--- What is needed ---
In the passage on the investor survey, reproduce word for word the stretch from "Respondents, though, noted" through "significant long-term problems.".

--- Excerpt to read ---
Respondents, though, noted fears surrounding inflation. However, survey respondents said they are not convinced recent price increases are structural or long term in nature and pointed to evidence that many of the increases are short term and transitory. Respondents said they are weighing that evidence against other data indicating at least some of the increases are indeed structural and could pose significant long-term problems.

"There are a number of structural issues that are being closely watched," said Leung. "Some of the inflation we're seeing could be transitory but some of it could be systemic. Additionally, given the amount of stimulus, you can ask yourself, how will all of this be unwound? Higher interest rates are on the table but maybe it could also require higher taxes in some countries."

On a risk assessment basis, survey respondents said they are now far more willing to carry or even add additional risk to their portfolios. In the March 2020 survey, respondents delivered a negative index reading of -38.1 in terms of their willingness to add risk. By June last year, respondents' appetite for risk was even lower at -42.6. However, as new stimulus began to appear last year, risk appetite among respondents improved to a -15.9 in September and -7.0 in December. But as 2021 got underway and even more stimulus came into the economy, risk appetite climbed to 4.2 in March and 20.5 in the last reading in the current survey.

--- Data listing ---
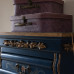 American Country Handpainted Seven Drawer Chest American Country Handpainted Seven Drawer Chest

...

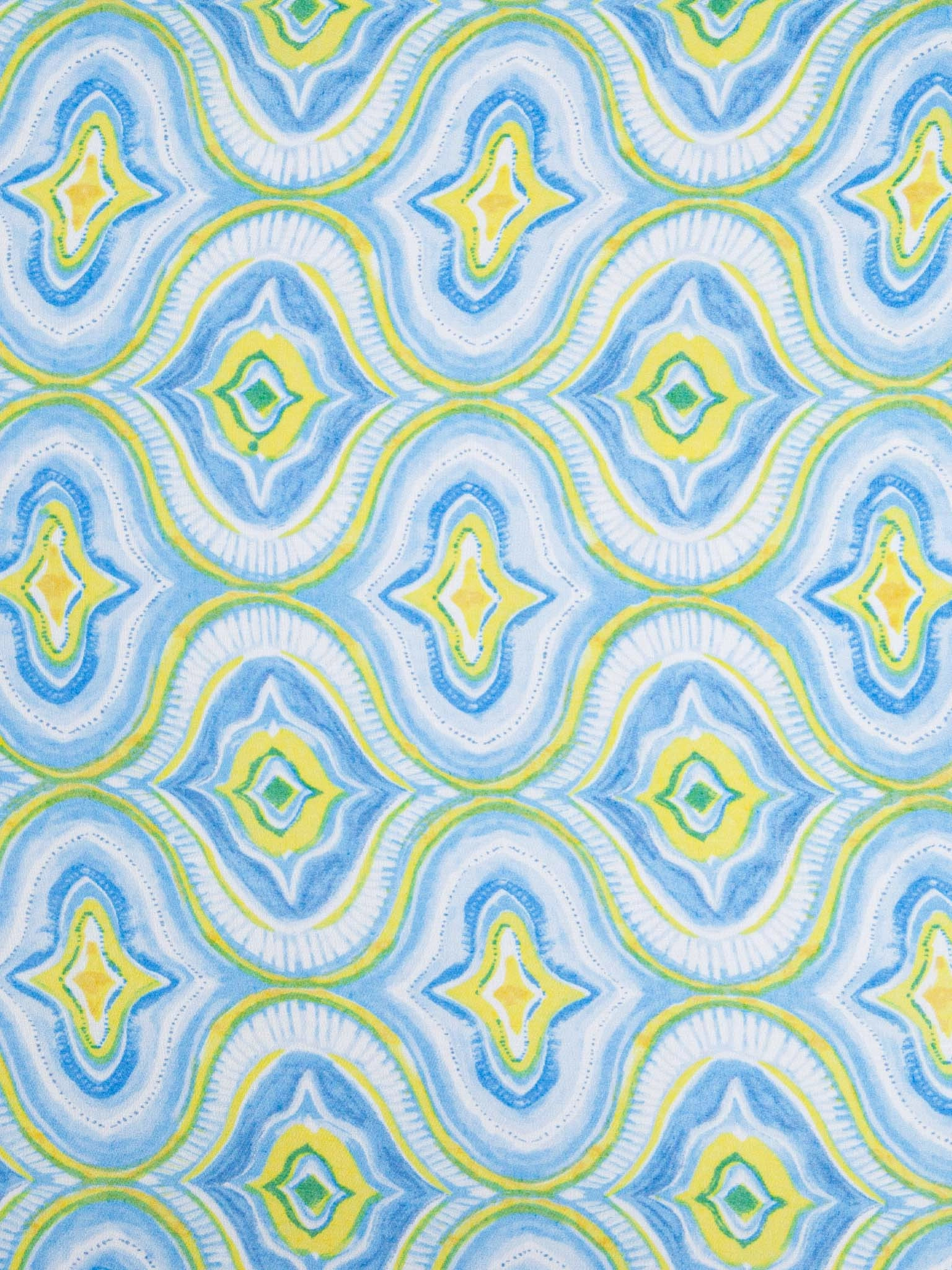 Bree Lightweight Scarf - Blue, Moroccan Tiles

--- Solution ---
Respondents, though, noted fears surrounding inflation. However, survey respondents said they are not convinced recent price increases are structural or long term in nature and pointed to evidence that many of the increases are short term and transitory. Respondents said they are weighing that evidence against other data indicating at least some of the increases are indeed structural and could pose significant long-term problems.